После заключительного фейерверка острот планёр Ус-2 установлен на крохотном бугорке за последней палаткой лагеря. Борис Николаевич с лицом сфинкса, взирающего на величественное течение Нила, сидит, втиснутый в планёр, почти упираясь коленями в двойной подбородок, а седенькой головой в крыло. Щелчок — и кольцо амортизатора прицеплено к замку планёра. Борис Николаевич с внезапно изменившимся выражением как заворожённый начинает следить за судорожно распрямляющейся чёрной змеей амортизатора. У нас хватает ума натянуть шнур для первого раза слегка, так, чтобы получился только самый крохотный воздушный прыжок.

Планёр отделяется от земли. Борис Николаевич делает несколько поспешных движений ручкой от себя и на себя и заканчивает десятиметровый полёт классическим «тыком» лыжей в землю. Отстегнув дрожащими руками удержавший его на сиденьи пояс, Борис Николаевич медленно поднимается с сиденья и, согнувшись в три погибели, делает несколько неуверенных шажков вперёд. Поза и весь его вид настолько уморительны, что мы, вместо того чтобы подбежать и помочь ему придти в себя, падаем и катаемся по земле, задыхаясь от приступа неудержимого, головокружительного смеха. Молодость иногда бывает жестокой…

Счастье, что эксперимент кончился благополучно, но с тех пор Борис Николаевич окончательно решил, что лавры пилота не для него.

1931. В последнюю минуту

Борис Николаевич совсем приуныл: наступил ноябрь, работа школы подходила к концу, последние курсанты сдавали экзамены на звание инструктора, погода становилась всё хуже, моросящие дожди сменялись туманами, а его новое детище — учебный планёр Ш-3 — так и не побывал в воздухе. Правда, «учебным» его можно было назвать только условно. Задавшись целью создать предельно лёгкий двухместный планёр, Борис Николаевич перестарался. Получился такой корабль, что передвинуть его с одного места на другое без помощи пары добрых коней представляло серьёзную задачу. Лётчик Васянин, безуспешно пытавшийся поднять это внушительное сооружение в воздух на небольшой складке горы, у подножья Коклюка, выжидал более сильного ветра. Но ветер то дул вдоль склона, то стихал совсем, то была плохая видимость, и первый полёт всё откладывался и откладывался. Становилось ясным, что испытания придётся перенести на будущий год. Васянин уехал, собирался в дорогу и Борис Николаевич. Лагерь пустел. Осталась только не-большая группа планеристов во главе с Жорой Журавлёвым, начальник школы — душа всего коллектива, неутомимый А. А. Сеньков и я — начальник техчасти школы.

**Задания к упражнению:**
**A.** Ответьте по тексту страницы на три вопроса:
(i) Где был установлен планёр Ус-2?
(ii) Сколько метров длился полёт Бориса Николаевича на этом планёре?
(iii) Какой лётчик безуспешно пытался поднять в воздух планёр Ш-3?
**B.** Перескажите, пожалуйста, текст страницы в двух предложениях.
Приведённые далее строки взяты из другого источника.

**Фрагмент данных:**
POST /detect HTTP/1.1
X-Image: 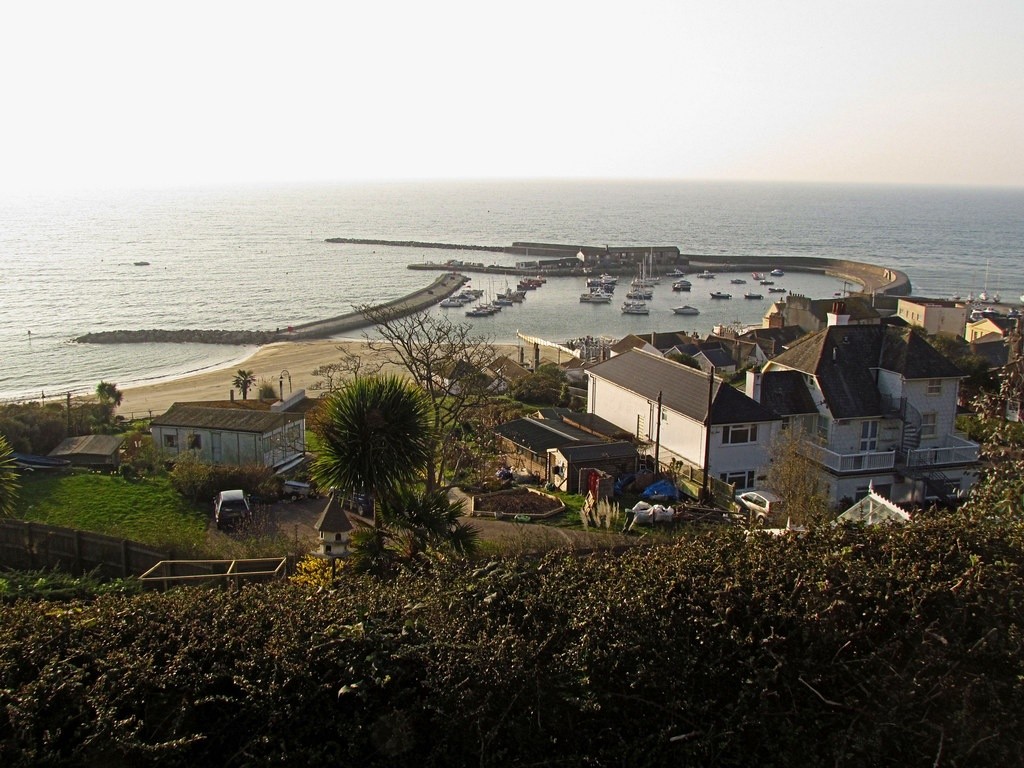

**Решения заданий:**
**A.**
(i) На крохотном бугорке за последней палаткой лагеря.
(ii) Десять метров.
(iii) Лётчик Васянин.

**B.** После короткого десятиметрового полёта на планёре Ус-2 Борис Николаевич окончательно решил, что лавры пилота не для него. Его новый планёр Ш-3 получился настолько тяжёлым, что к ноябрю так и не поднялся в воздух, и стало ясно, что испытания придётся перенести на будущий год.